EXTRAIT DU TEXTE:
※

La compagnie de théâtre Viscérale présente du 28 novembre au 21 décembre 2021 sa pièce J'ai toujours voulu faire bien, une plongée au cœur des violences au sein du couple d’où l’on ressort bouleversé·es.

Les violences conjugales, nous les connaissons en documentaires, en livres, en films, en podcasts… Il y a toujours cette possibilité de mettre de la distance, d’arrêter quand la lecture est trop intense, d’appuyer sur pause quand le visionnage s’avère trop difficile. Les violences conjugales au théâtre, nous ne les connaissons que trop peu. Nous ne sommes pas habitué·es à les voir de si près, à y faire face comme si on y était. Lorsque l’on est installé·e sur un de ces sièges rouges ou noirs qui ne laisse que trop peu de place à nos jambes, un·e inconnu·e à notre droite, notre acolyte à notre gauche, il n’y a plus de retour en arrière possible. Nous n'avons plus d’autres choix que de nous imprégner de cette histoire pendant l’heure qui suit. Ne vous y méprenez pas, ce n’est pas si terrible que ça. Mais, cela peut-être intense. Ce fut le cas avec J'ai toujours voulu faire bien. Avant même que les lumières ne s’éteignent, le corps d’une femme allongé sur les planches le laissait présager.

※

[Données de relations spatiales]

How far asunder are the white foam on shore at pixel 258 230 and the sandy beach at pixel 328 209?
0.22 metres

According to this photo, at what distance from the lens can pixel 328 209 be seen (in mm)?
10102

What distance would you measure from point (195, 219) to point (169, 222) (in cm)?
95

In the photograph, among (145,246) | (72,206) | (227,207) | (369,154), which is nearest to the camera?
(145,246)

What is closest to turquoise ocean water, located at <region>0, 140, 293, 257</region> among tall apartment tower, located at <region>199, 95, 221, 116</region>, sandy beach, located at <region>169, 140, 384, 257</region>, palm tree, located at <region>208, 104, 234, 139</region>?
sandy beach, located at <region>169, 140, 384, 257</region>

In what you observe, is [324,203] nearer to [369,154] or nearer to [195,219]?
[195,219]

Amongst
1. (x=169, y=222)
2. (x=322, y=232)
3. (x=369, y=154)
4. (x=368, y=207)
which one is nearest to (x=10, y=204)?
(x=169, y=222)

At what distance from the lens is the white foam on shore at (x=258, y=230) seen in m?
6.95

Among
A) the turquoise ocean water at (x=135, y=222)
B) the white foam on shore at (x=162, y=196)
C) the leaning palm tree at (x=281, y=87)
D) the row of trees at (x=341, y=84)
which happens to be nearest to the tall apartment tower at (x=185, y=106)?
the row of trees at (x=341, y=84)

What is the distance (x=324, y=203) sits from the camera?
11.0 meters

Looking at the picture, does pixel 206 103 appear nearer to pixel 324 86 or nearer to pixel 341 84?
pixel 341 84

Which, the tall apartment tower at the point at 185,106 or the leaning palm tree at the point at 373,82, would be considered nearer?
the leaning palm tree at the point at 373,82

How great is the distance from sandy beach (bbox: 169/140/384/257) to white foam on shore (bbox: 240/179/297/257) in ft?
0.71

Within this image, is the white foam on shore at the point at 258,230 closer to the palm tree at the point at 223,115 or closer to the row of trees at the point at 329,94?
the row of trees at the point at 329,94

※

À COMPLÉTER:
A – D'après l'extrait sur la pièce J'ai toujours voulu faire bien, répondez à ces questions :
(i) Quelle compagnie de théâtre présente la pièce ?
(ii) Jusqu'à quelle date la pièce est-elle présentée ?
(iii) Qu'y a-t-il sur les planches avant même que les lumières ne s'éteignent ?
B – Recopiez à l'identique, s'il vous plaît, toutes les lignes des données de relations spatiales.

RÉPONSES PAR TÂCHE:
A –
(i) La compagnie Viscérale.
(ii) Jusqu'au 21 décembre 2021.
(iii) Le corps d'une femme allongé.

B –
How far asunder are the white foam on shore at pixel 258 230 and the sandy beach at pixel 328 209?
0.22 metres

According to this photo, at what distance from the lens can pixel 328 209 be seen (in mm)?
10102

What distance would you measure from point (195, 219) to point (169, 222) (in cm)?
95

In the photograph, among (145,246) | (72,206) | (227,207) | (369,154), which is nearest to the camera?
(145,246)

What is closest to turquoise ocean water, located at <region>0, 140, 293, 257</region> among tall apartment tower, located at <region>199, 95, 221, 116</region>, sandy beach, located at <region>169, 140, 384, 257</region>, palm tree, located at <region>208, 104, 234, 139</region>?
sandy beach, located at <region>169, 140, 384, 257</region>

In what you observe, is [324,203] nearer to [369,154] or nearer to [195,219]?
[195,219]

Amongst
1. (x=169, y=222)
2. (x=322, y=232)
3. (x=369, y=154)
4. (x=368, y=207)
which one is nearest to (x=10, y=204)?
(x=169, y=222)

At what distance from the lens is the white foam on shore at (x=258, y=230) seen in m?
6.95

Among
A) the turquoise ocean water at (x=135, y=222)
B) the white foam on shore at (x=162, y=196)
C) the leaning palm tree at (x=281, y=87)
D) the row of trees at (x=341, y=84)
which happens to be nearest to the tall apartment tower at (x=185, y=106)?
the row of trees at (x=341, y=84)

What is the distance (x=324, y=203) sits from the camera?
11.0 meters

Looking at the picture, does pixel 206 103 appear nearer to pixel 324 86 or nearer to pixel 341 84?
pixel 341 84

Which, the tall apartment tower at the point at 185,106 or the leaning palm tree at the point at 373,82, would be considered nearer?
the leaning palm tree at the point at 373,82

How great is the distance from sandy beach (bbox: 169/140/384/257) to white foam on shore (bbox: 240/179/297/257) in ft?
0.71

Within this image, is the white foam on shore at the point at 258,230 closer to the palm tree at the point at 223,115 or closer to the row of trees at the point at 329,94?
the row of trees at the point at 329,94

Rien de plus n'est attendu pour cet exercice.